How to complete this task
The records follow. Retype them without a single change.

BEGIN Material provided

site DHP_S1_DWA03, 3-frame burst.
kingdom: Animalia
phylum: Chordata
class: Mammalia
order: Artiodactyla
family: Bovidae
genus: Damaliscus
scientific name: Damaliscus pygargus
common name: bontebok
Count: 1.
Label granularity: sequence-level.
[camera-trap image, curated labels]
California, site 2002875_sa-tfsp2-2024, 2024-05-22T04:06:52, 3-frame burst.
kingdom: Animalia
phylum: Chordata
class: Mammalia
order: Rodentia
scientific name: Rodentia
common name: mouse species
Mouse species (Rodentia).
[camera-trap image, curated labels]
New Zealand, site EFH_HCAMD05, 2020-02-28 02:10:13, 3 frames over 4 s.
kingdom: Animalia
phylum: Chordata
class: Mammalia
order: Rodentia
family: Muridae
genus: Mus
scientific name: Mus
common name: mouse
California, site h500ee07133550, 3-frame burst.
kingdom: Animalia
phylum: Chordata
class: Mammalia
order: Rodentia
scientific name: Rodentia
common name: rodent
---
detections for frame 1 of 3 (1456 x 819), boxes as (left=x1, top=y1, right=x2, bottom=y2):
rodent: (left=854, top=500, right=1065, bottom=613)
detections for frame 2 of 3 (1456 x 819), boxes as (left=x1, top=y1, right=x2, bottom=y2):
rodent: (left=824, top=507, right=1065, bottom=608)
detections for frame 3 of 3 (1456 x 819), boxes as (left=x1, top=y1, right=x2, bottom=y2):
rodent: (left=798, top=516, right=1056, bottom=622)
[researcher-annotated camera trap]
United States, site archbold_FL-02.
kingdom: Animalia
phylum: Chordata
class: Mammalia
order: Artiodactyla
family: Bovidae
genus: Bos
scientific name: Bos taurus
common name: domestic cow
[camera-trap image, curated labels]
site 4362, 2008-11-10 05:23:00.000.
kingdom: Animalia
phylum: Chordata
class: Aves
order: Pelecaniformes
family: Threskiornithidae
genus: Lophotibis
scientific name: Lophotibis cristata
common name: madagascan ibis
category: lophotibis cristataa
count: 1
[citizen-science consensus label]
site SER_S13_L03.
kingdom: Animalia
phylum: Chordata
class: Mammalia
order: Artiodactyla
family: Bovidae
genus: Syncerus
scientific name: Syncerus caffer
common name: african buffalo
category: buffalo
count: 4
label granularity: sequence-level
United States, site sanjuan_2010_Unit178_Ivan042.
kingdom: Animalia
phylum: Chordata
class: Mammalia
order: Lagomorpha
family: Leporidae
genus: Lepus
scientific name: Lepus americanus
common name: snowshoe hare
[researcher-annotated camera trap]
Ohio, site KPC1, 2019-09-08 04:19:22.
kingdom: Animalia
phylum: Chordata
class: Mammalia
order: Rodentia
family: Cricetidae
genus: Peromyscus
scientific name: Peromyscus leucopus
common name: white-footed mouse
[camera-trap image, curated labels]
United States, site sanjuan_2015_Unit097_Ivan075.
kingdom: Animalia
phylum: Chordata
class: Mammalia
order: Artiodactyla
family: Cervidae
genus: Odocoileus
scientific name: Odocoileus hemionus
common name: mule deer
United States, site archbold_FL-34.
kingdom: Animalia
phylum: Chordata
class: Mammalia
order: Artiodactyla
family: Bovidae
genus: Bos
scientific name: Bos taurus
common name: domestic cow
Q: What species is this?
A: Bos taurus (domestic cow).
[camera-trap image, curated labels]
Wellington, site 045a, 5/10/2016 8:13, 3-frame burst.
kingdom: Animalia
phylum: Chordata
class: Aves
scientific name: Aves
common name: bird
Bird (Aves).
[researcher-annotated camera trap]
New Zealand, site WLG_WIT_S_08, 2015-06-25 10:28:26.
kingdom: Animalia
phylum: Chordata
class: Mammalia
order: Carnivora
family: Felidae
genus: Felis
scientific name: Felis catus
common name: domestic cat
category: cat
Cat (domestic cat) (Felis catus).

END Material provided

Response for this exercise
site DHP_S1_DWA03, 3-frame burst.
kingdom: Animalia
phylum: Chordata
class: Mammalia
order: Artiodactyla
family: Bovidae
genus: Damaliscus
scientific name: Damaliscus pygargus
common name: bontebok
Count: 1.
Label granularity: sequence-level.
[camera-trap image, curated labels]
California, site 2002875_sa-tfsp2-2024, 2024-05-22T04:06:52, 3-frame burst.
kingdom: Animalia
phylum: Chordata
class: Mammalia
order: Rodentia
scientific name: Rodentia
common name: mouse species
Mouse species (Rodentia).
[camera-trap image, curated labels]
New Zealand, site EFH_HCAMD05, 2020-02-28 02:10:13, 3 frames over 4 s.
kingdom: Animalia
phylum: Chordata
class: Mammalia
order: Rodentia
family: Muridae
genus: Mus
scientific name: Mus
common name: mouse
California, site h500ee07133550, 3-frame burst.
kingdom: Animalia
phylum: Chordata
class: Mammalia
order: Rodentia
scientific name: Rodentia
common name: rodent
---
detections for frame 1 of 3 (1456 x 819), boxes as (left=x1, top=y1, right=x2, bottom=y2):
rodent: (left=854, top=500, right=1065, bottom=613)
detections for frame 2 of 3 (1456 x 819), boxes as (left=x1, top=y1, right=x2, bottom=y2):
rodent: (left=824, top=507, right=1065, bottom=608)
detections for frame 3 of 3 (1456 x 819), boxes as (left=x1, top=y1, right=x2, bottom=y2):
rodent: (left=798, top=516, right=1056, bottom=622)
[researcher-annotated camera trap]
United States, site archbold_FL-02.
kingdom: Animalia
phylum: Chordata
class: Mammalia
order: Artiodactyla
family: Bovidae
genus: Bos
scientific name: Bos taurus
common name: domestic cow
[camera-trap image, curated labels]
site 4362, 2008-11-10 05:23:00.000.
kingdom: Animalia
phylum: Chordata
class: Aves
order: Pelecaniformes
family: Threskiornithidae
genus: Lophotibis
scientific name: Lophotibis cristata
common name: madagascan ibis
category: lophotibis cristataa
count: 1
[citizen-science consensus label]
site SER_S13_L03.
kingdom: Animalia
phylum: Chordata
class: Mammalia
order: Artiodactyla
family: Bovidae
genus: Syncerus
scientific name: Syncerus caffer
common name: african buffalo
category: buffalo
count: 4
label granularity: sequence-level
United States, site sanjuan_2010_Unit178_Ivan042.
kingdom: Animalia
phylum: Chordata
class: Mammalia
order: Lagomorpha
family: Leporidae
genus: Lepus
scientific name: Lepus americanus
common name: snowshoe hare
[researcher-annotated camera trap]
Ohio, site KPC1, 2019-09-08 04:19:22.
kingdom: Animalia
phylum: Chordata
class: Mammalia
order: Rodentia
family: Cricetidae
genus: Peromyscus
scientific name: Peromyscus leucopus
common name: white-footed mouse
[camera-trap image, curated labels]
United States, site sanjuan_2015_Unit097_Ivan075.
kingdom: Animalia
phylum: Chordata
class: Mammalia
order: Artiodactyla
family: Cervidae
genus: Odocoileus
scientific name: Odocoileus hemionus
common name: mule deer
United States, site archbold_FL-34.
kingdom: Animalia
phylum: Chordata
class: Mammalia
order: Artiodactyla
family: Bovidae
genus: Bos
scientific name: Bos taurus
common name: domestic cow
Q: What species is this?
A: Bos taurus (domestic cow).
[camera-trap image, curated labels]
Wellington, site 045a, 5/10/2016 8:13, 3-frame burst.
kingdom: Animalia
phylum: Chordata
class: Aves
scientific name: Aves
common name: bird
Bird (Aves).
[researcher-annotated camera trap]
New Zealand, site WLG_WIT_S_08, 2015-06-25 10:28:26.
kingdom: Animalia
phylum: Chordata
class: Mammalia
order: Carnivora
family: Felidae
genus: Felis
scientific name: Felis catus
common name: domestic cat
category: cat
Cat (domestic cat) (Felis catus).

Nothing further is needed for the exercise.